_WORK TO COMPLETE_. Pick out every line in the material below that contains the string "bbox", and copy each one in full.

_RECORDS FOR THIS EXERCISE_.
+---+

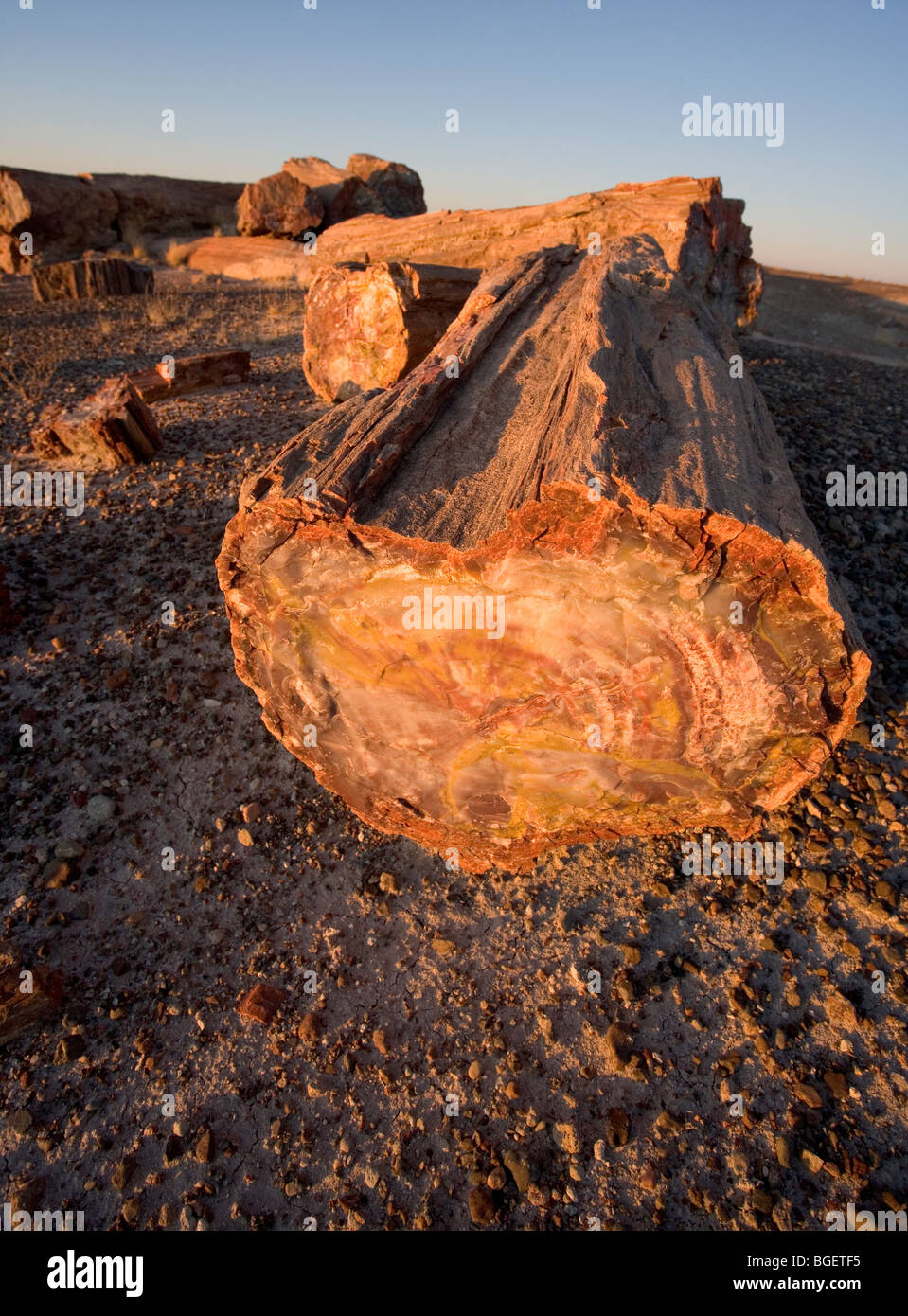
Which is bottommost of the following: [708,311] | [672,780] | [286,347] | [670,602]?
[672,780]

+---+

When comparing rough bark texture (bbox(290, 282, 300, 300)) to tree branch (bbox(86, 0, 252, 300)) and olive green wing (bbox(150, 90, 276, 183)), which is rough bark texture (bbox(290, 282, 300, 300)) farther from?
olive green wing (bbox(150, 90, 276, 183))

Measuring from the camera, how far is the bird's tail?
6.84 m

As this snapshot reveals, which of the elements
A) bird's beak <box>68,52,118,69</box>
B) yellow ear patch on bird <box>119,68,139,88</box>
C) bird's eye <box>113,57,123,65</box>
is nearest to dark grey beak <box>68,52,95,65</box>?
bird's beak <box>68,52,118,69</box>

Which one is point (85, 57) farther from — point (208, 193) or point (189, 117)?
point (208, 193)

+---+

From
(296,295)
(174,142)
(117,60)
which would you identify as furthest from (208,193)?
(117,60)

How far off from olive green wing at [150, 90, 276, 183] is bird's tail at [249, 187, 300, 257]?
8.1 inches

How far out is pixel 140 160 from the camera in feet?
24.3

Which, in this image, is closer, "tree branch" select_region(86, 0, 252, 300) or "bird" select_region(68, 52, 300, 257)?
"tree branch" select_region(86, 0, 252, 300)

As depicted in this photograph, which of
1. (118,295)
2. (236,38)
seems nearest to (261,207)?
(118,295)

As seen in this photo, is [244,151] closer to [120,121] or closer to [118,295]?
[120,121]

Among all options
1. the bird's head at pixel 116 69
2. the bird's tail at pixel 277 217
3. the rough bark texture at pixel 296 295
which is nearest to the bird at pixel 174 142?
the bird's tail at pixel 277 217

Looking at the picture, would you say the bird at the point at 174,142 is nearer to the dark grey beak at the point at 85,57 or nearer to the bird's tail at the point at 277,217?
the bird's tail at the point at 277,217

+---+

_EXPECTED ANSWER_.
When comparing rough bark texture (bbox(290, 282, 300, 300)) to tree branch (bbox(86, 0, 252, 300)) and olive green wing (bbox(150, 90, 276, 183)), which is rough bark texture (bbox(290, 282, 300, 300)) farther from?
olive green wing (bbox(150, 90, 276, 183))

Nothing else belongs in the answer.